Le responsable du Centre chinois de contrôle et de prévention des maladies (CDC), Zhang Yong, a révélé les premières données de recherche dans un article publié par la Commission centrale du pays pour l’inspection disciplinaire.
« Selon les résultats préliminaires des études génomiques et épidémiologiques, le virus provient d’Europe, mais est différent du virus qui se propage actuellement en Europe », a-t-il déclaré.
« Il est plus ancien que le virus qui se propage actuellement en Europe. »
La Chine a subi des pressions pour publier des données sur la récente épidémie public plutôt tôt que tard, suite aux critiques sur la manière dont il a géré l’émergence COVID-19[feminine dans la ville centrale de Wuhan à la fin de l’année dernière.

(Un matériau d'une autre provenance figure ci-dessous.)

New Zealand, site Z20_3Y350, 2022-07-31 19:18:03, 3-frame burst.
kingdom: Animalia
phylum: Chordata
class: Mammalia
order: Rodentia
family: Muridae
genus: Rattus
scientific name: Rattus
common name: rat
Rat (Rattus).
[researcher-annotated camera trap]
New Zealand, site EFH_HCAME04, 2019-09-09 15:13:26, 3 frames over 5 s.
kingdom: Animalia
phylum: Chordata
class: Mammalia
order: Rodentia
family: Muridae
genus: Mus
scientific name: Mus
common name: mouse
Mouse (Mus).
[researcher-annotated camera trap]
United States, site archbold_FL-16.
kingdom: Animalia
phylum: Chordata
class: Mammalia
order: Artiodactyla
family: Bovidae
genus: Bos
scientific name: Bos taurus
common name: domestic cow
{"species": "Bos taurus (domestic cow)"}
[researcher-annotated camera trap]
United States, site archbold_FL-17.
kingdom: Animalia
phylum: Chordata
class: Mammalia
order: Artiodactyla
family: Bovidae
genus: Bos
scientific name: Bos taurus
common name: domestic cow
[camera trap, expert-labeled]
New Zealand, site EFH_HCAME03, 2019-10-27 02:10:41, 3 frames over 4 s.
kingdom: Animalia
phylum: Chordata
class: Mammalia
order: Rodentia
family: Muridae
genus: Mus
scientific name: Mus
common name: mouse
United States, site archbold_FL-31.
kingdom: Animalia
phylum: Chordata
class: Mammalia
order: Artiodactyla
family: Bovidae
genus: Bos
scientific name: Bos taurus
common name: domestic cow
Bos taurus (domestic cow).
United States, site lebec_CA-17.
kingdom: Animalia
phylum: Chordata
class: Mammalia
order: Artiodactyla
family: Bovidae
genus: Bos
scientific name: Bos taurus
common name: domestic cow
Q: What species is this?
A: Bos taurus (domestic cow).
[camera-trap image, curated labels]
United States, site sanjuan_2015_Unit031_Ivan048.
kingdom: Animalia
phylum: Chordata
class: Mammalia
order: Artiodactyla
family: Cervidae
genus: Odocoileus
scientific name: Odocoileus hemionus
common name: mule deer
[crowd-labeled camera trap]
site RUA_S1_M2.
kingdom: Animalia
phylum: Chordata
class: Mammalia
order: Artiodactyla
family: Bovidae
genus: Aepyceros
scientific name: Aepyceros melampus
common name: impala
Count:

Le pays a indiqué qu’il avait également soumis ses derniers résultats à l’Organisation mondiale de la santé (OMS).
Le gouvernement américain a accusé le régime chinois de ne pas avoir géré l’original coronavirus épidémie correctement et se déplaçant trop lentement pour contenir la pandémie.
La Chine a rejeté cette accusation, affirmant qu’elle n’a pas perdu de temps à divulguer des informations sur la propagation, y compris la séquence du génome de la première épidémie.
Après la dernière flambée de Pékin, l’OMS a déclaré dimanche qu’elle avait été informée par les Chinois des enquêtes en cours sur la source du cluster et l’étendue des infections.
L’organisme mondial de la santé a demandé que les séquences génétiques soient publiées dès que possible et le séquençage du génome a été publié jeudi soir.
Il a également été partagé avec la Global Influenza Data Initiative (GISAID), a déclaré le CDC.
Wu Zunyou, l’expert en chef de l’épidémiologie du CDC, avait déclaré aux médias d’État plus tôt cette semaine que la souche de Pékin était similaire à celle de l’Europe, mais pas nécessairement directement transmise par les pays européens.
Les souches trouvées aux États-Unis et en Russie provenaient principalement d’Europe, a-t-il ajouté.
M. Wu n’a pas développé ces commentaires, faits avant la publication des données sur le génome.
Le séquençage du génome du virus est un outil vital et en développement rapide pour le diagnostic de la maladie COVID-19 et pour comprendre la propagation et le contrôle du virus.
Les détails publiés sur le site Web du National Microbiology Data Center de Chine ont révélé que les données du génome étaient basées sur trois échantillons – deux humains et un environnemental, qui ont été collectés le 11 juin.
Ce même jour, la capitale chinoise a signalé sa première nouvelle infection locale au COVID-19 depuis des mois.
Au cours des huit jours qui ont suivi, Pékin a signalé un total de 183 cas – liés au vaste centre alimentaire de Xinfadi dans le sud-ouest de la ville, qui a depuis été fermé.
S’agissant des origines de la souche qui a frappé Pékin, M. Wu a déclaré qu’elle n’était pas originaire de la capitale, affirmant que « certaines personnes ou certains biens en dehors de la ville » devaient l’avoir mise sur le marché.
Vendredi, dans une interview accordée à la télévision d’État, il a déclaré: « Ce doivent être des personnes ou des marchandises en dehors de la ville qui les ont transportées sur le marché (Xinfadi). On ne sait pas exactement qui, ou quel type de marchandises, a introduit le virus à Beijing . «
Nouveau restrictions de voyage ont été appliquées dans la capitale chinoise depuis l’apparition du dernier foyer, et les importations de saumon ont également été arrêté.
Le premier groupe d’infections à coronavirus a été retracé au marché des fruits de mer du Hunan à Wuhan en décembre.
Il a depuis infecté près de 8,5 millions de personnes dans le monde.